In thinking about her, he missed what Saturday had said. ‘Sorry – what?’
‘I said, have you heard from Hazel at all?’ So they’d been thinking along the same lines.
‘Not for a couple of weeks. I suppose’ – Ash shrugged, lamely – ‘she has other things on her mind.’
‘Have you called her?’
Ash blinked. He hadn’t thought of that. ‘No, I haven’t. And I must. I have her number at home …’
Saturday gave him a long-suffering look. It was the one he’d learned from Hazel, the one with Ash’s name on it. ‘I think you’ll find your phone knows the number.’
Ash patted his pock
ets until he found it, keyed up the phonebook. Looked at her name and wondered if she’d welcome the sound of his voice or think he was intruding.
‘Call her,’ urged Saturday. ‘Call her now.’
So Ash did.
A voice he didn’t recognise told him the number was currently unavailable, and suggested he try again later. Ash rang off. ‘No reply.’
Saturday was doing the Hazel look again. ‘Did it go to voice mail?’ Ash shook his head. ‘Then she must have switched it off.’
Ash frowned. ‘Why would she do that? She’s never done it before. I’ve never not been able to get hold of her when I needed to. Do you suppose there’s a problem?’
Saturday gave him that special grin that young people reserve for their elders when the subject of modern technology comes up. ‘Everything’s fine, Gabriel. Either she’s turned it off so it won’t disturb her, or there’s a gap in the coverage where she is. A dead zone. The further you get from centres of population, the more of them there are. Try her again later – sometimes it’s a question of where the satellites are at a given time.’
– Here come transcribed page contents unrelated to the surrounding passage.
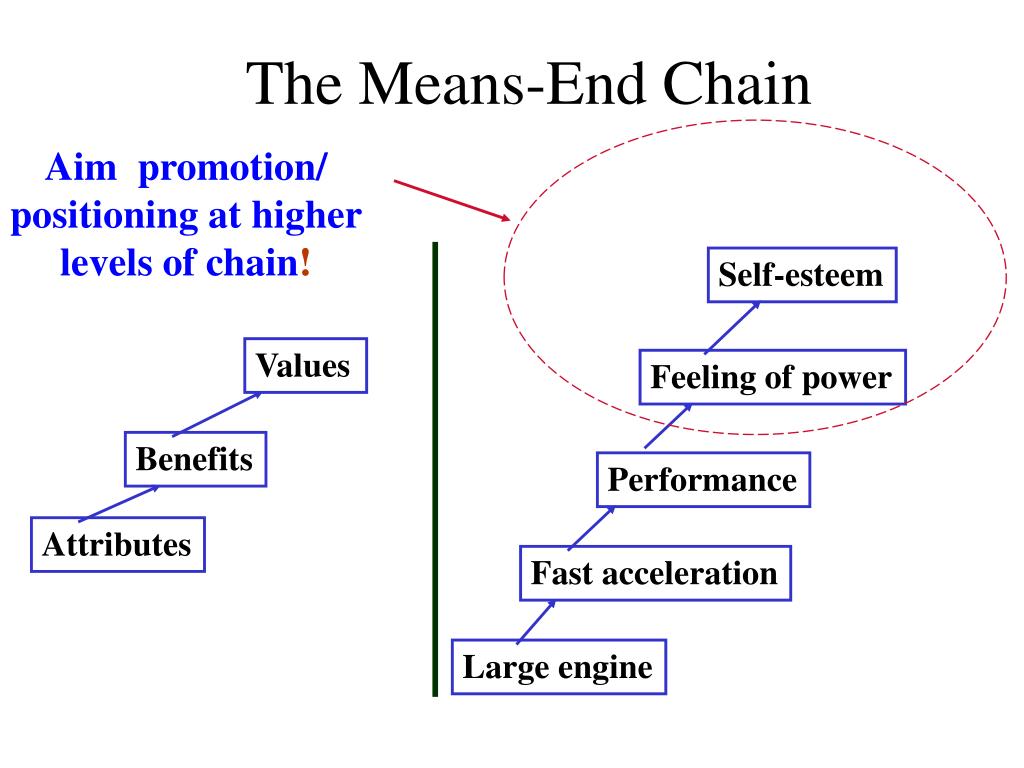 The Means-End Chain

Aim promotion/ positioning at higher levels of chain!

Values

Benefits

Attributes

Self-esteem

Feeling of power

Performance

Fast acceleration

Large engine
Ash was a little reassured, and also a little rueful. ‘When it comes to mobile phones, there’s a bit of a dead zone in my head. You grew up knowing this stuff. I had to learn about it – and then they changed it around while I was out of circulation and I’m having to learn it all again. I struggle to remember what half the expressions actually mean. 3G, 4G – that used to be something pilots had to worry about. A mobile communications device was a carrier pigeon, and when you talk about instant messaging I think of semaphore. When you talk about social media, I think of The Tatler.’
He was making a joke of it, but in fact he was hardly exaggerating. It wasn’t even the four years he’d been a hermit. His wife had accused him of being born middle-aged, and Ash suspected she was right. It didn’t justify what she had done, but perhaps it helped explain it.